For the data frame vint.df, it was established earlier than vowel is a fixed factor while subject and word are random factors. The first part of the lmer() command involving the fixed factor is straightforwardly db ~ vowel. The following shows that vowel is within with respect to subject:

vint.df %>%
  select(subject, vowel) %>%
  table()

##        vowel
## subject a i
##     S1  6 6
##     S2  6 6
##     S3  6 6
##     S4  6 6
##     S5  6 6
##     S6  6 6
##     S7  6 6
##     S8  6 6
##     S9  6 6
##     S10 6 6

because there are values for each subject at both levels a and i. The following:

vint.df %>%
  select(word, vowel) %>%
  table()

##     vowel
## word  a  i
##   w1 20  0
##   w2 20  0
##   w3 20  0
##   w4  0 20
##   w5  0 20
##   w6  0 20

shows that vowel is between with respect to word because each word occurs either in /a/ or in /i/. Thus, the second part of the command to lmer() with the random factors must be (vowel|subject) + (1|word) so that putting the fixed and random parts together, the entire command is db ~ vowel + (vowel|subject) + (1|word).

In mixed models, (FF|RF) means that FF interacts with RF. For the present example, the interaction in (vowel|subject) means that the relationship between i and a might not be the same for each subject.

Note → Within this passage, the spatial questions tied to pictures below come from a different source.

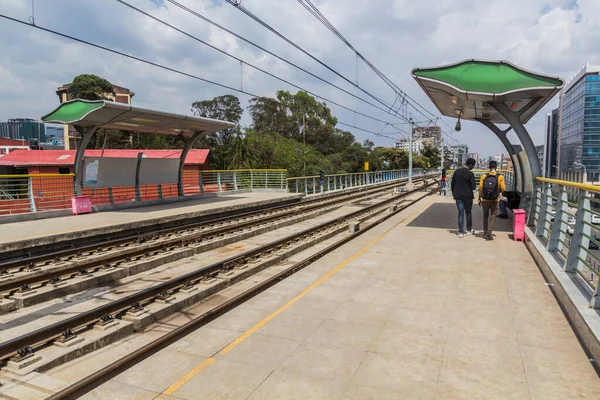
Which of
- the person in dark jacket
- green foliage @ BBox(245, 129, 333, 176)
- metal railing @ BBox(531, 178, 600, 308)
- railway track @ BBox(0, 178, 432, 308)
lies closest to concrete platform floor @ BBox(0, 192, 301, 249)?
railway track @ BBox(0, 178, 432, 308)

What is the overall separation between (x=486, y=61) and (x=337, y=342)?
832 cm

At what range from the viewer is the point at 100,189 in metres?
15.5

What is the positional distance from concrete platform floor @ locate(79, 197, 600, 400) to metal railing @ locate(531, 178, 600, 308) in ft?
1.76

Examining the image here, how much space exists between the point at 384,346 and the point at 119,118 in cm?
1277

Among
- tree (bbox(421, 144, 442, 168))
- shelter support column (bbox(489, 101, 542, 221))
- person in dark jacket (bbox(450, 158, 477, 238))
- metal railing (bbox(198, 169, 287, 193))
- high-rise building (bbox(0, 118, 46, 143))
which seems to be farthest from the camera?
high-rise building (bbox(0, 118, 46, 143))

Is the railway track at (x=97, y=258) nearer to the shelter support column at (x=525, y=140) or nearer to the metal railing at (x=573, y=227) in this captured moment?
the metal railing at (x=573, y=227)

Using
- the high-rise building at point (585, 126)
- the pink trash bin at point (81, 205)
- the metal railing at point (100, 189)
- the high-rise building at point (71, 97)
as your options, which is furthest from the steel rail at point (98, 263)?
the high-rise building at point (585, 126)

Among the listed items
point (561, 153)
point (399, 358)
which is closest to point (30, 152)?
point (399, 358)

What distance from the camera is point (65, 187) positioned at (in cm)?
1455

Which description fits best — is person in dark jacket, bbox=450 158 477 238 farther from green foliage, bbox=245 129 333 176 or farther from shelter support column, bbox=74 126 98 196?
green foliage, bbox=245 129 333 176

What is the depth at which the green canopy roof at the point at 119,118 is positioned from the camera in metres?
12.7

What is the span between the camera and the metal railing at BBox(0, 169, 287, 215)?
510 inches

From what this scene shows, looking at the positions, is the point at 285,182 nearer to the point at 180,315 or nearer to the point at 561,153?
the point at 180,315

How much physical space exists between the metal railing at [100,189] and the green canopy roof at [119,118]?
1.93 meters
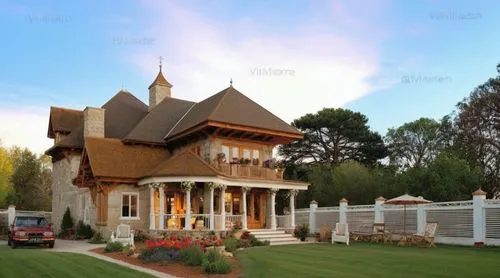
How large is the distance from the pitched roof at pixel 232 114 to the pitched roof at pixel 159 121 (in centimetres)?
82

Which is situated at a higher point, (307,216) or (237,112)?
(237,112)

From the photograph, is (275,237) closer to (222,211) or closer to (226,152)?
(222,211)

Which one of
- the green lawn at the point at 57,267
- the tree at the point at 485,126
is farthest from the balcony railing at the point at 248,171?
the tree at the point at 485,126

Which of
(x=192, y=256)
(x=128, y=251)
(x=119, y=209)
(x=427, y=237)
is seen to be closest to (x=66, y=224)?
(x=119, y=209)

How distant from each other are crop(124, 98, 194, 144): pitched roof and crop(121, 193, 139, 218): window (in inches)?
132

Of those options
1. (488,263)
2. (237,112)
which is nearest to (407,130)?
(237,112)

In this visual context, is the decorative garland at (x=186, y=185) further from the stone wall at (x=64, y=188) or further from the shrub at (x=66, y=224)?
the stone wall at (x=64, y=188)

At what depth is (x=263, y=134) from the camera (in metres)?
27.5

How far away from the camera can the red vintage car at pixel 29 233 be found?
826 inches

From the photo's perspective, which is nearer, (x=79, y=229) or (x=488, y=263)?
(x=488, y=263)

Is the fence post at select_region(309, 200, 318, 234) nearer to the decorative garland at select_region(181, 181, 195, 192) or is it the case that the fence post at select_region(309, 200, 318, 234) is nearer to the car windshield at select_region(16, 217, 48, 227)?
the decorative garland at select_region(181, 181, 195, 192)

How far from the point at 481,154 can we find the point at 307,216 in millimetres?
19750

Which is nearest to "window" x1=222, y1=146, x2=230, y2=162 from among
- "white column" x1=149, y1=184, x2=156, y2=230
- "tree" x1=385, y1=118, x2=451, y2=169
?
"white column" x1=149, y1=184, x2=156, y2=230

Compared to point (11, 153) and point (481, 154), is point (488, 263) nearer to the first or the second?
point (481, 154)
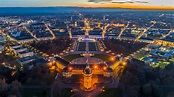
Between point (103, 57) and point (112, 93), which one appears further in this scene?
point (103, 57)

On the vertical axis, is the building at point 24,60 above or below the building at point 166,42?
above

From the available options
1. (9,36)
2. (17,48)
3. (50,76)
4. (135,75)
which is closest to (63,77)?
(50,76)

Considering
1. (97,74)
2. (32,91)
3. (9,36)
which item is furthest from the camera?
(9,36)

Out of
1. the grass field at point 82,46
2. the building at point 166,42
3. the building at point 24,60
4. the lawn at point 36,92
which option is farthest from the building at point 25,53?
the building at point 166,42

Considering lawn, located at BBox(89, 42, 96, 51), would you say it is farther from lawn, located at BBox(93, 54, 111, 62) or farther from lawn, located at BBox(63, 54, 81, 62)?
lawn, located at BBox(63, 54, 81, 62)

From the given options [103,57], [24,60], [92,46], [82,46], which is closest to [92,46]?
[92,46]

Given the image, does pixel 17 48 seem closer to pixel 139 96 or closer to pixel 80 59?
pixel 80 59

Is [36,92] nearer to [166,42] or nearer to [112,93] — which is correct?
[112,93]

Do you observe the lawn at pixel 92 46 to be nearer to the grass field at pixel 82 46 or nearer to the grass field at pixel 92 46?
the grass field at pixel 92 46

A plot of how vowel varies by subject:

vint.df %>%
  ggplot() +
  aes(y = db, x = subject, fill = vowel) +
  geom_boxplot()

shows that an interaction between these factors is likely. This is because the difference between [a] and [i] is e.g., much greater for S1 than it is for S7 and S10.

For words, the random factor is (1|word) and not (vowel|word). This is because vowel is between and not within with respect to word. For this reason, there can be no interaction between vowel and word. Thus, the interaction question: ‘is the relationship between [a] and [i] the same for each word’ is meaningless, because each word has either [a] or [i] and not both:

vint.df %>%
  ggplot() +
  aes(y = db, x = word, fill = vowel) +
  geom_boxplot()

The lmer() command will now be extended to the case of two factors using the same data frame that also includes a factor sex specifying each subject as male or female. The issue to be analysed is whether the dependent variable, db is affected by vowel and/or sex.

Just as in analysis of variance, the fixed factors include an interaction beween vowel and sex. Therefore, the part of the command to lmer() specifying the fixed factors must be: vowel * sex. The relationship between vowel and the random factors subject and word were already determined above: (vowel|subject) + (1|word).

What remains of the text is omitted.